• [Text to read]
※ ※ ※

2. The particulars of the charge were that on 7th March 2017 at Cyton Apartments in Kibera within Nairobi County, the appellant, jointly with others not before the court, trafficked in a narcotic drug namely cocaine to wit 345.83 grams, with a market value of KShs.1,383,320 by conveying it in a motor vehicle registration number KBM 949S, Mercedes Benz in contravention of the said Act.
3. Upon his conviction, the appellant was sentenced to pay a fine of KShs.2 million in default to serve 1 year imprisonment and in addition to serve 7 years imprisonment.
4. Aggrieved by his conviction and sentence, the appellant proffered the present appeal. In his petition of appeal filed through his advocates, Messrs. Omondi Ogutu & Associates, the appellant advanced a total of ten grounds of appeal which were largely a duplication of each other.
In summary, the appellant complained that the learned trial magistrate erred in law and fact by: convicting him on evidence which was insufficient to prove his guilt as charged beyond any reasonable doubt; failing to consider his defence and final submissions; and, failing to consider his plea in mitigation and imposing a harsh sentence. He prayed that his conviction be quashed and his sentence be set aside.
5. At the hearing, the appellant and the respondent chose to prosecute the appeal by way of written submissions which they duly filed. The written submissions were briefly highlighted before me on 23rd February 2022 by Prof. Tom Ojienda, SC who represented the appellant and learned prosecuting counsel Mr. Mutuma who appeared for the state.

※ ※ ※

• [Information given]
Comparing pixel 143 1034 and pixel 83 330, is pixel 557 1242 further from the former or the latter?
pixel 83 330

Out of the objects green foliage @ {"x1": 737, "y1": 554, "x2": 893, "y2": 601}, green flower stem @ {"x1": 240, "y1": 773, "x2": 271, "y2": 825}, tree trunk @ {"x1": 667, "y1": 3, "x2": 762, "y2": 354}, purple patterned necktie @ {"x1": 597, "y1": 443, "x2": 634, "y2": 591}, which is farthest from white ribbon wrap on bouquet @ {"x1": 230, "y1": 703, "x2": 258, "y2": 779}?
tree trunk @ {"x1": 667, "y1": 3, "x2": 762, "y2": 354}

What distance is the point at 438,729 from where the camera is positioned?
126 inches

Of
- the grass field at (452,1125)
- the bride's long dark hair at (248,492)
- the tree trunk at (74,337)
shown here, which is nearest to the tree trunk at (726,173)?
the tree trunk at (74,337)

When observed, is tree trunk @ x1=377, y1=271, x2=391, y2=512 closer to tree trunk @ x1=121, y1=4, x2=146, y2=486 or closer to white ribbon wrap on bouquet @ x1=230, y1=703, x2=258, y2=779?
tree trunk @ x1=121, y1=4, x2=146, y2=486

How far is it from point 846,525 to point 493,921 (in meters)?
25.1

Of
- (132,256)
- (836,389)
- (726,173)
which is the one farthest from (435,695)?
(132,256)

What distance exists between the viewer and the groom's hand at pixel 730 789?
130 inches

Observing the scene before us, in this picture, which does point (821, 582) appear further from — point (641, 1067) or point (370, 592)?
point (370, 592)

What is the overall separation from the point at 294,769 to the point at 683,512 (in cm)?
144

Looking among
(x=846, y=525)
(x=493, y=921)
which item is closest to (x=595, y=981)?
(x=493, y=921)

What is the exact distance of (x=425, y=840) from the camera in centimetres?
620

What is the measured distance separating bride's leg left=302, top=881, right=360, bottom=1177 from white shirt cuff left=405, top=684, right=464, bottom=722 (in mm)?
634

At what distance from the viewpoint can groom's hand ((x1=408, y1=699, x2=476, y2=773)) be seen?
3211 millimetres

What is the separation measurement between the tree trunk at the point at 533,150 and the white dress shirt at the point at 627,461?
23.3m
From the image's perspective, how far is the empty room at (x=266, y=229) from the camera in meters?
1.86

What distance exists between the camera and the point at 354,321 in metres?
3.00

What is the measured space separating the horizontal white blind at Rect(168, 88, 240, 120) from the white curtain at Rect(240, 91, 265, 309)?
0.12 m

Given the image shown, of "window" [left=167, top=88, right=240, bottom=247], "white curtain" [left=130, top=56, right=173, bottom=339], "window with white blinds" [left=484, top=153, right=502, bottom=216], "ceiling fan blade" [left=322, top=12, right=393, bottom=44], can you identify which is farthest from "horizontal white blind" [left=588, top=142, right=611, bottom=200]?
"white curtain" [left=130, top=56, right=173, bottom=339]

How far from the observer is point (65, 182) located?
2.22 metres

※ ※ ※

• [Objectives]
1) Answer these from the court appeal text:
(a) Which drug was the appellant charged with trafficking, and how much of it?
(b) Besides the fine, how many years of prison was the appellant sentenced to?
(c) Who appeared for the state at the hearing?
2) Write the next part of the court appeal text, starting right after its last sentence.

• [Answers to each task]
1)
(a) Cocaine, 345.83 grams.
(b) 7 years.
(c) Mr. Mutuma, the prosecuting counsel.

2)
6. In his written and oral submissions, learned counsel Prof. Ojienda submitted that the appellant was wrongly convicted as the prosecution had failed to discharge its burden of proof to the standard required by the law which was proof beyond reasonable doubt. Relying on the persuasive authority of Ahmed Said Bakari V Republic,  eKLR, Prof. Ojienda contended that the prosecution had failed to prove that the appellant had possession of the vehicle at the time the drugs were recovered or that he had knowledge of existence of the drugs in the vehicle. He urged the court to find that the appellant would not have voluntarily led the police to his vehicle if he knew that it had prohibited substances; that the appellant’s conduct was that of a person who had nothing to hide which demonstrated that he was not aware of existence of the drugs in the vehicle. For this proposition, counsel relied on another persuasive authority of Joseph Odhiambo Opiyo V Republic,  eKLR.
7. Further, Prof. Ojienda cited the Court of Appeal decision in Gabriel Ojiambo Nambesi V Republic,  eKLR where the court expounded on the definition of trafficking in Section 2 of the Act and the elements needed to establish the offence of trafficking in narcotic drugs in support of his submission that the prosecution had failed to prove the conduct of the appellant which constituted trafficking.
8. In addition, Counsel averred that the learned trial magistrate erred by unjustly dismissing the appellants defence as an afterthought. He implored me to find that the evidence adduced by the prosecution did not establish a link between the appellant and the offence charged and that therefore, the appeal was merited and ought to be allowed.
9. The appeal is contested by the state. Learned prosecuting counsel Ms Akunja filed written submissions on behalf of the respondent supporting the appellant’s conviction and sentence.
During the hearing, learned prosecuting counsel Mr. Mutuma chose not to highlight the written submissions filed by Ms Akunja and entirely relied on them.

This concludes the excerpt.